[[ SUPPLIED TEXT, beginning ]]

Activision Blizzard

Attendees cheer during the closing ceremony at BlizzCon 2011.

I grew up on Blizzard Entertainment. As soon as I came home from elementary school, I would rush to my dad’s Dell Optiplex to fumble around with Battlecruisers in “Starcraft.” When I was dealing with my parent’s divorce, I found company with my paladin in “World of Warcraft.” And in my teenage years, I met some of my best friends while putting an unhealthy amount of hours into “Overwatch.”

While my lifelong commitment to the video game company was once a point of pride, I now feel betrayed by the company that shaped me. On July 20, California’s Department of Fair Employment and Housing filed suit against Activision Blizzard Inc. after two years of investigation into claims of sexual harassment. The claims turned out to be true and, unfortunately, extensive.

The lawsuit claimed that Acti-Blizz had a culture of “frat boy” behavior, along with discriminating in pay and hiring practices against women. While it was levied against all of Acti-Blizz—comprised of Activision Publishing, Inc., Blizzard Entertainment, Inc., and King Digital Entertainment—some of the most egregious examples of this behavior came specifically from Blizzard Entertainment.

Female employees were subjected to harassment during alcohol-fueled “Cube Crawls,” held back from promotions despite working as hard or harder than male coworkers and were beholden to the will of Alex Afrasiabi, a menace whose office was better known as the “Cosby Suite.”

It’s crushing to find out that your Christmas money from six years ago lined the pockets of a degenerate like Afrasiabi. I was ready to give up on the company. Disappointing releases and sparse content updates had already damaged my image of the company, and this scandal all but ruined it.

However, my desperation over Blizzard's future may have been premature. The company has instituted a wave of changes, both in their in-game and real-world policies, that suggest a lasting positive culture shift.

In “World of Warcraft,” all in-game references to Afrasiabi and similar individuals have been removed or changed. Similarly, the character Jesse McCree of “Overwatch” will be renamed in the sequel, as real-life developer McCree acted as an accomplice of Afrasiabi. Beyond these symbolic changes, large swathes of World of Warcraft's development team have been fired for misconduct, as they should have been long ago.

Undoubtedly, the pièce de résistance of Blizzard’s response has been the removal of J. Allen Brack as president of the company. While Brack is not accused of misconduct, he enabled Blizzard's toxic culture by repeatedly failing to address his employees' concerns. Jen Oneal and Mike Ybarra, both of whom have extensive industry experience, will replace Brack as co-leaders for the company going forward.

[[ SUPPLIED TEXT, end ]]

### [WORK TASK A]
Answer these from the Activision Blizzard text:
(i) Which agency filed suit against Activision Blizzard, and on what date?
(ii) By what name was Alex Afrasiabi's office better known?
(iii) Who will replace J. Allen Brack as co-leaders of the company?
### [WORK TASK B]
Output the Activision Blizzard text word for word, beginning at the words "However, my desperation" and stopping after "been long ago.".

[[ SUPPLIED INFORMATION, beginning ]]

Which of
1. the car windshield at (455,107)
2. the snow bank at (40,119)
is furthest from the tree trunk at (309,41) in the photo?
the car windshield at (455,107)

[[ SUPPLIED INFORMATION, end ]]

### [EXPECTED ANSWER A]
(i) California's Department of Fair Employment and Housing, on July 20.
(ii) The "Cosby Suite."
(iii) Jen Oneal and Mike Ybarra.

### [EXPECTED ANSWER B]
However, my desperation over Blizzard's future may have been premature. The company has instituted a wave of changes, both in their in-game and real-world policies, that suggest a lasting positive culture shift.

In “World of Warcraft,” all in-game references to Afrasiabi and similar individuals have been removed or changed. Similarly, the character Jesse McCree of “Overwatch” will be renamed in the sequel, as real-life developer McCree acted as an accomplice of Afrasiabi. Beyond these symbolic changes, large swathes of World of Warcraft's development team have been fired for misconduct, as they should have been long ago.